The Visual Microphone: Passive Recovery of Sound from Video

Reviews

main
+

Information

Paper topic: Images
Software type: Code
Able to run a replicability test: True
Replicability score: 3
Software language: Matlab / Mathematica / ..
License: unspecified
Build mechanism: Not applicable (python, Matlab..)
Dependencies: matlab / pyrTools
Documentation score {0,1,2}: 1
Reviewer: Nicolas Bonneel <nicolas.bonneel@liris.cnrs.fr>
Time spent for the test (build->first run, timeout at 100min): 40min

Source code information

Code URL: http://people.csail.mit.edu/abedavis/research/VisMic/VMSlim.zip
MD5 hash of the code archive: 05EF484CB2D16F8886F3DCE13187991B

Comments

The code partially implements the paper, as there is no support for low-framerate videos by exploiting rolling shutter.
For the remaining high fps videos, some of them did not work at all as they resulted in errors (randomly either "Unable to read the file." or "Dot indexing is not supported for variables of this type (l. 275 of VideoReader/read)) which I could not debug, perhaps due to some codec issue.

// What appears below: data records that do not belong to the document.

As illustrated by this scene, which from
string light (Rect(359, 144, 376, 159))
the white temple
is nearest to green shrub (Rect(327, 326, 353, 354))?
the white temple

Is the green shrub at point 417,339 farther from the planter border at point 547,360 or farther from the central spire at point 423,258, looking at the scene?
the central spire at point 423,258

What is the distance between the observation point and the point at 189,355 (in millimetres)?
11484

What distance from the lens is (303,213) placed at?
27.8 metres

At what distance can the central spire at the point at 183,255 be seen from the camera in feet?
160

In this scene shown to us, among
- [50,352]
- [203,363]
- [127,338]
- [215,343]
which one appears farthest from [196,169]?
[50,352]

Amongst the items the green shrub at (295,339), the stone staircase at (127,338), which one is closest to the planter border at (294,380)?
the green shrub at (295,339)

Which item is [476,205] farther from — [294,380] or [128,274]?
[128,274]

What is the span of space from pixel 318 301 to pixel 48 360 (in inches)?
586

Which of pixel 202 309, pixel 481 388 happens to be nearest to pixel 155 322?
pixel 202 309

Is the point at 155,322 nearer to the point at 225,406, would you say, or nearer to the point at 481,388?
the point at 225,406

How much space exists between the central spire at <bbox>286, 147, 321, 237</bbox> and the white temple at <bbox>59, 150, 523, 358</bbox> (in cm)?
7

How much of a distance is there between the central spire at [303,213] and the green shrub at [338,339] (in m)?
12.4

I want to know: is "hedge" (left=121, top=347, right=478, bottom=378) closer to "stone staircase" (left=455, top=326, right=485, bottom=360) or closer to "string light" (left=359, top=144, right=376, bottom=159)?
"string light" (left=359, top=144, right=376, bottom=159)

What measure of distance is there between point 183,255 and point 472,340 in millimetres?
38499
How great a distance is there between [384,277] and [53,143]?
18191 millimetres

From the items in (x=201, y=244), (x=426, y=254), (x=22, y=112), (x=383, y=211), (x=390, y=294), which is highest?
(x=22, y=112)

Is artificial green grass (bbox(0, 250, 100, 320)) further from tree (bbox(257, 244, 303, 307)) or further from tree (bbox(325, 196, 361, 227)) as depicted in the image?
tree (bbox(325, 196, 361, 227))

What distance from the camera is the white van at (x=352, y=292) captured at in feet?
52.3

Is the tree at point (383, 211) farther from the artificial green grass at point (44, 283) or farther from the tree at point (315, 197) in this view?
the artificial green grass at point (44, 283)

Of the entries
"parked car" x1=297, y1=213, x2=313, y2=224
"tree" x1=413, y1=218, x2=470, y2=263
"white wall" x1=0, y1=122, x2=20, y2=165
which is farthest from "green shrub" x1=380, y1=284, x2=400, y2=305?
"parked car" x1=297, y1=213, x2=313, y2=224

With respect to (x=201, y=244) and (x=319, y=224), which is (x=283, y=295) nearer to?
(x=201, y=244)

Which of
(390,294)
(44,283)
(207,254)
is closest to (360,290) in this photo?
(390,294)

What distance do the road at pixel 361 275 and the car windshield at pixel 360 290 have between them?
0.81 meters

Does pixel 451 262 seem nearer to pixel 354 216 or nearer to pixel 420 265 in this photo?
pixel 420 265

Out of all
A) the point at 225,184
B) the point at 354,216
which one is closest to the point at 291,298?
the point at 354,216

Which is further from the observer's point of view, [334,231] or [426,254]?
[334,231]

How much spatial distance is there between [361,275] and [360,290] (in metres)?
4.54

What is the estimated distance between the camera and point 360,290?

This was the case of Chips2-2200Hz-Mary_MIDI-input.avi,Chips1-2200Hz-Mary_Had-input.avi and Plant-2200Hz-Mary_MIDI-input.avi).
I successfully ran the code on Chips1-20000Hz-Mary_Had-input.avi. The script (which loads a file 'crabchipsRamp.avi' which I did not find) needs to be adapted so that dsamplefactor = 1 instead of 0.1, otherwise the result is almost pure noise, and of course samplingrate = 20000. **Beware** as well that the default nscales = 1 while the paper's results were produced with nscales = 4 (page 4 in the paper), although I didn't hear much difference in the result.
With these settings, I managed to recover a sound in about 1.5 hours on a good laptop, but the sound is much noisier (though still impressive!) than the result shown in the accompanying webpage. The resulting spectrogram can be found here: https://pasteboard.co/ILOq404.png
and the corresponding sound here: https://voca.ro/3qdSKf1zGkX
The webpage states that the output were further processed with "speech enhancement audio denoising" (the paper indicates [Loizou 2005]), though I could not find code for that algorithm.
Since matlab R2015, wavwrite has been replaced by audiowrite.